◆ Provided text:
········

That's not bad at all to try to piece back together a tiny BSD or something but this is not the issue right now.  I want to delete them all and leave those partitions in tack so that when I'm inside FBSD-1 I still has access to FBSD-2 partitions.

If I modify the boot record I will lose access to FBSD-2 partitions and would have to do things the old fashion way which  would defeat the purpose.  Dev would have no ad4s2 to operate on. 

Remember, FBSD-1 is the only crazy slice that will be modifying FreeBSD on all other slices in all kinds of ways for production, etc.  You would consider FBSD-1 as a light-weight developer HOME page (slice)


----------



## graudeejs (Aug 20, 2009)

uh.... man.... (I have brainstorm after reading your last post)

········

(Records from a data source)
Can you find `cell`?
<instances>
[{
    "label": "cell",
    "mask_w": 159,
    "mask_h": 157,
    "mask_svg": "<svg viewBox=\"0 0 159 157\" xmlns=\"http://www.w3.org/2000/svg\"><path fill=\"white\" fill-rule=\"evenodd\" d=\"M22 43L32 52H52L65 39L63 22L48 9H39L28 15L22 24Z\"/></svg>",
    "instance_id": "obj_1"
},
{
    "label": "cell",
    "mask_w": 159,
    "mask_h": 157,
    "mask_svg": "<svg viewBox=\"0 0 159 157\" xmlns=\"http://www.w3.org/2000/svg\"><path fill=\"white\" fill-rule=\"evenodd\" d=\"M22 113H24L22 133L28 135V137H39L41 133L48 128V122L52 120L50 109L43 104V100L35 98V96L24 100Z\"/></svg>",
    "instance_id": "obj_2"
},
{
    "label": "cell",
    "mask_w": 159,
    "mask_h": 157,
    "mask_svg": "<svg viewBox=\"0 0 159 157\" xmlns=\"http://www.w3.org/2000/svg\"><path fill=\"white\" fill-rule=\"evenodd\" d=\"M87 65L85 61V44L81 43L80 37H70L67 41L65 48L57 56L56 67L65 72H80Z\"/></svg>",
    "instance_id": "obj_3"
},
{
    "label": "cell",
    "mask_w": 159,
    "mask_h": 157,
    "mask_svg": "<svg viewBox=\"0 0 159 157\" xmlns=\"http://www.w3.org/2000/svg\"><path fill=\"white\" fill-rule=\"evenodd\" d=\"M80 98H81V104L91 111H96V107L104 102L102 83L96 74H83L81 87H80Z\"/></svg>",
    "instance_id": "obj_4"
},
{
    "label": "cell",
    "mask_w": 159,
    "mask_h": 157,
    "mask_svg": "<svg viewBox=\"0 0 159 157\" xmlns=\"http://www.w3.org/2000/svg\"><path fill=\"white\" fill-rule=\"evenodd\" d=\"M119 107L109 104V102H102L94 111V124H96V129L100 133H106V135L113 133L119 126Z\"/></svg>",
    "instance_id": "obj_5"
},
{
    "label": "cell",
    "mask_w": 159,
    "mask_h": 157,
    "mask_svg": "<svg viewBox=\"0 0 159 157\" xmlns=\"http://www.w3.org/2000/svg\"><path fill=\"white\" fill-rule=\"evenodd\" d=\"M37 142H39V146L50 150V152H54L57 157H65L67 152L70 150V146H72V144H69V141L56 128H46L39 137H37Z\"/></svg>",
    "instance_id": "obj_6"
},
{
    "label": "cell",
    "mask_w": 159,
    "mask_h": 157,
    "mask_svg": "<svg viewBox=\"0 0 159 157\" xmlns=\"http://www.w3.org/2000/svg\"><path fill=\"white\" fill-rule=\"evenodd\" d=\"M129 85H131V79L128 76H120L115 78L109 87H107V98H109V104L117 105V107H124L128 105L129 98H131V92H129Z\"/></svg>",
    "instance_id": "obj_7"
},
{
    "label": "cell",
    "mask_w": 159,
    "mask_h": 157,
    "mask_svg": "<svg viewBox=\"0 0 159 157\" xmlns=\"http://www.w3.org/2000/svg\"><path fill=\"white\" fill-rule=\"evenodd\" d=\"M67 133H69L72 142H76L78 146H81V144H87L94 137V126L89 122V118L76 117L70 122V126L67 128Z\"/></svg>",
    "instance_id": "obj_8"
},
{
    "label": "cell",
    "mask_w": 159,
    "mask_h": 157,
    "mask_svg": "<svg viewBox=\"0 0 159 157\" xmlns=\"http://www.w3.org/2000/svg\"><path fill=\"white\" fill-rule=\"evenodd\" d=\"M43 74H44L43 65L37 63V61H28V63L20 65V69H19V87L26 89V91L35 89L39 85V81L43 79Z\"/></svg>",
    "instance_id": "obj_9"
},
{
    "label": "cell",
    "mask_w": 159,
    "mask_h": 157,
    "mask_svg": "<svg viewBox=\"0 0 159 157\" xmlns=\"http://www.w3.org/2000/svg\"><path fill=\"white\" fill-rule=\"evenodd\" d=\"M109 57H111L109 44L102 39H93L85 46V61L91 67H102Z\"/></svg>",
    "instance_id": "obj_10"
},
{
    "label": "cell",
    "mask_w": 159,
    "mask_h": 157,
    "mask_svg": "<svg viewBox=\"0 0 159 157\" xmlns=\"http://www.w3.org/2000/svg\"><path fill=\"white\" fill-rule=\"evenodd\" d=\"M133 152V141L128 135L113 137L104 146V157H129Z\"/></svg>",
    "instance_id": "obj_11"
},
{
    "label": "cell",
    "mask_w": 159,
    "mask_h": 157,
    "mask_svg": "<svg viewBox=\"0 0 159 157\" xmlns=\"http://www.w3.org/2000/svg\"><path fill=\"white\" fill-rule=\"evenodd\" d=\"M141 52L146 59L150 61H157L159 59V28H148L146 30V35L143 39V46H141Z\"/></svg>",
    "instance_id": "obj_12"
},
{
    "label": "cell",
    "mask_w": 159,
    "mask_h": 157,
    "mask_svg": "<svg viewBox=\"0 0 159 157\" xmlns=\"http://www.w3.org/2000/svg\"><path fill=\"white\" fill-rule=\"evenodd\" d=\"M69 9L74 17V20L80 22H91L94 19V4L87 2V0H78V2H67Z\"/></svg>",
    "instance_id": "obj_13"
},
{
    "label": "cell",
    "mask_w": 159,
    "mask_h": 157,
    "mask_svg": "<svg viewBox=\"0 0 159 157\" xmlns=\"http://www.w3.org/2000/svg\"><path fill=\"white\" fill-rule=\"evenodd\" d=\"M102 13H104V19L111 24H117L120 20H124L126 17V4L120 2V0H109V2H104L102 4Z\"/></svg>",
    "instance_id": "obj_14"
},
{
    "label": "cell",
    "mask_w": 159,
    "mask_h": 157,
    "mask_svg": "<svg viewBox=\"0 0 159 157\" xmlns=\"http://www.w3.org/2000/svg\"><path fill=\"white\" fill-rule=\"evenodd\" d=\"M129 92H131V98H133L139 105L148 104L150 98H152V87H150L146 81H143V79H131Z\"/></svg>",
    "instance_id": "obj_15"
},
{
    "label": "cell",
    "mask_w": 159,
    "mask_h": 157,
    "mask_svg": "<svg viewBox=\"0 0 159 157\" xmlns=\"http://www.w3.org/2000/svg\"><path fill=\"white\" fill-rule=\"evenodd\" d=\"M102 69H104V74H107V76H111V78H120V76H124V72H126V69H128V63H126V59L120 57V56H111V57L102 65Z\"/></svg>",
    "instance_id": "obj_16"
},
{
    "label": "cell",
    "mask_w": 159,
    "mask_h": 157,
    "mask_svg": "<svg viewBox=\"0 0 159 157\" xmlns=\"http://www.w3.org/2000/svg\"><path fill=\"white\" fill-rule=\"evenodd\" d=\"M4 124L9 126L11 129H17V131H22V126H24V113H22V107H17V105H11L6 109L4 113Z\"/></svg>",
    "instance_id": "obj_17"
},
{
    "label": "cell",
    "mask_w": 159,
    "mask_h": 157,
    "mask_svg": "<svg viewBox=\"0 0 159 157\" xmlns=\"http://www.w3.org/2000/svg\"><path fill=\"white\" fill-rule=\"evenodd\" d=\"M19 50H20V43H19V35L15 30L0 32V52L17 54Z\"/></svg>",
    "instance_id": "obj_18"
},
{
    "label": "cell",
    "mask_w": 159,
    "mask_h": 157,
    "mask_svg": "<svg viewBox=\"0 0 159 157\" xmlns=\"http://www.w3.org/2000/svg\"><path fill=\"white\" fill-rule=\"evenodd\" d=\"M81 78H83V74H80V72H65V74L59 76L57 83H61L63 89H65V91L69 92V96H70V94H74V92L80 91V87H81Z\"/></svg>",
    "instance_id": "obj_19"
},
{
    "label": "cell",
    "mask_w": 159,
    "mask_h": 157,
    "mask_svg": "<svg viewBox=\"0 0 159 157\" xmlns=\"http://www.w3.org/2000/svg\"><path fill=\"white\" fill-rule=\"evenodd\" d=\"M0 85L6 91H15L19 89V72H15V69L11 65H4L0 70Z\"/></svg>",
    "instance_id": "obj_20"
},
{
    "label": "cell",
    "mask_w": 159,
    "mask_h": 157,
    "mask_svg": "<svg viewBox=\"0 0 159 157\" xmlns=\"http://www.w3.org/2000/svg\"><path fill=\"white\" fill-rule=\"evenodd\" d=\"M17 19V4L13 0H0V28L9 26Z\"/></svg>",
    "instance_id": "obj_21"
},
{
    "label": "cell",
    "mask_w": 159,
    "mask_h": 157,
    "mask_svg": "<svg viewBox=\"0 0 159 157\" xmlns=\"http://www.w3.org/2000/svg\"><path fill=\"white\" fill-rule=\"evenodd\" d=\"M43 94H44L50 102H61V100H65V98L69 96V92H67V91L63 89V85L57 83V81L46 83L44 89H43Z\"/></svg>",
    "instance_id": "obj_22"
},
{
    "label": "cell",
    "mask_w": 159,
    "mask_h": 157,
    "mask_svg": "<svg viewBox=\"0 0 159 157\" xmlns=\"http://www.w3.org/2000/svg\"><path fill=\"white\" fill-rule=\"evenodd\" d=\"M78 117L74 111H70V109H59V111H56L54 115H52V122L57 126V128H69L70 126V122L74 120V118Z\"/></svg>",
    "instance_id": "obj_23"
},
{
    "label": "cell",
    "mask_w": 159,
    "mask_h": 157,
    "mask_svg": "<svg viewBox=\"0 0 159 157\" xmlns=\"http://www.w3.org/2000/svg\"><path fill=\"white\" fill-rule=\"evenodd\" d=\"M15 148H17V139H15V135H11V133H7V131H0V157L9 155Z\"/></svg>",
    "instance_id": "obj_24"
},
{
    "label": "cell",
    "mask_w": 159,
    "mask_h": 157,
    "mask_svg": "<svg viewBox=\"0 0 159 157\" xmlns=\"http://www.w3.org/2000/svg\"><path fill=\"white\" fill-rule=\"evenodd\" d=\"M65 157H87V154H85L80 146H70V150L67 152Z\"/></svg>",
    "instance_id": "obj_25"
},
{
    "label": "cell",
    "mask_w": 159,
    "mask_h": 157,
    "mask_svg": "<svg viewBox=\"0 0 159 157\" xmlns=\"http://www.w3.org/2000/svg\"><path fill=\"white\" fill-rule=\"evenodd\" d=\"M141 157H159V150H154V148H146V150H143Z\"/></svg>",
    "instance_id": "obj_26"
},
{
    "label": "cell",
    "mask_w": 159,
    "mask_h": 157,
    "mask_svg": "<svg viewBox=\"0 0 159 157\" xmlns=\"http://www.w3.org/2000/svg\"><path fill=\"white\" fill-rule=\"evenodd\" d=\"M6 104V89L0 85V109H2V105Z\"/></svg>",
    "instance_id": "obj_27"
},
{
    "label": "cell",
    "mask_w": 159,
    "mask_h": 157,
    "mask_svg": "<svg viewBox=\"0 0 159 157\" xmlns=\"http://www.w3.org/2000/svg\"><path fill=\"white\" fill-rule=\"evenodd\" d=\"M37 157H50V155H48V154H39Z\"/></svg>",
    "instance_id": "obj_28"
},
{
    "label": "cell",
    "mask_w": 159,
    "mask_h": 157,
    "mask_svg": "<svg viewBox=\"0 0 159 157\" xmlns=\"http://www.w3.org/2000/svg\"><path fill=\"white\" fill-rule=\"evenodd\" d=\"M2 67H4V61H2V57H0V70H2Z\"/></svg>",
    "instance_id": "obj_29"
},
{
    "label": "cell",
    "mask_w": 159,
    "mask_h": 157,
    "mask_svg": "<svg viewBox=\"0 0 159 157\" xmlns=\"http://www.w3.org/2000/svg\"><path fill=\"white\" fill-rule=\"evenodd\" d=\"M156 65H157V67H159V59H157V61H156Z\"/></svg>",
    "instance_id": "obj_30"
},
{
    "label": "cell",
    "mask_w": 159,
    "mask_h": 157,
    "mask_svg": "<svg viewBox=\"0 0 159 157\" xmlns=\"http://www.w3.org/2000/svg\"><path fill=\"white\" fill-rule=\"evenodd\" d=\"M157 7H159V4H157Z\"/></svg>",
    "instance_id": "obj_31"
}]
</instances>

········

◆ Parts of the exercise:
a) In the FreeBSD forum excerpt, what would Dev have nothing to operate on if the boot record were modified?
b) Say whether each statement agrees with the FreeBSD forum excerpt, and quote the words that decide it. (i) Modifying the boot record would cause a loss of access to the FBSD-2 partitions. (ii) FBSD-2 is described as a light-weight developer home slice. (iii) The reply from graudeejs is dated Aug 20, 2009.
c) Copy out the FreeBSD forum excerpt from "Remember, FBSD-1 is" to "HOME page (slice)".

◆ Expected results:
a) ad4s2

b)
(i) Yes: "If I modify the boot record I will lose access to FBSD-2 partitions"
(ii) No: "You would consider FBSD-1 as a light-weight developer HOME page (slice)"
(iii) Yes: "graudeejs (Aug 20, 2009)"

c)
Remember, FBSD-1 is the only crazy slice that will be modifying FreeBSD on all other slices in all kinds of ways for production, etc.  You would consider FBSD-1 as a light-weight developer HOME page (slice)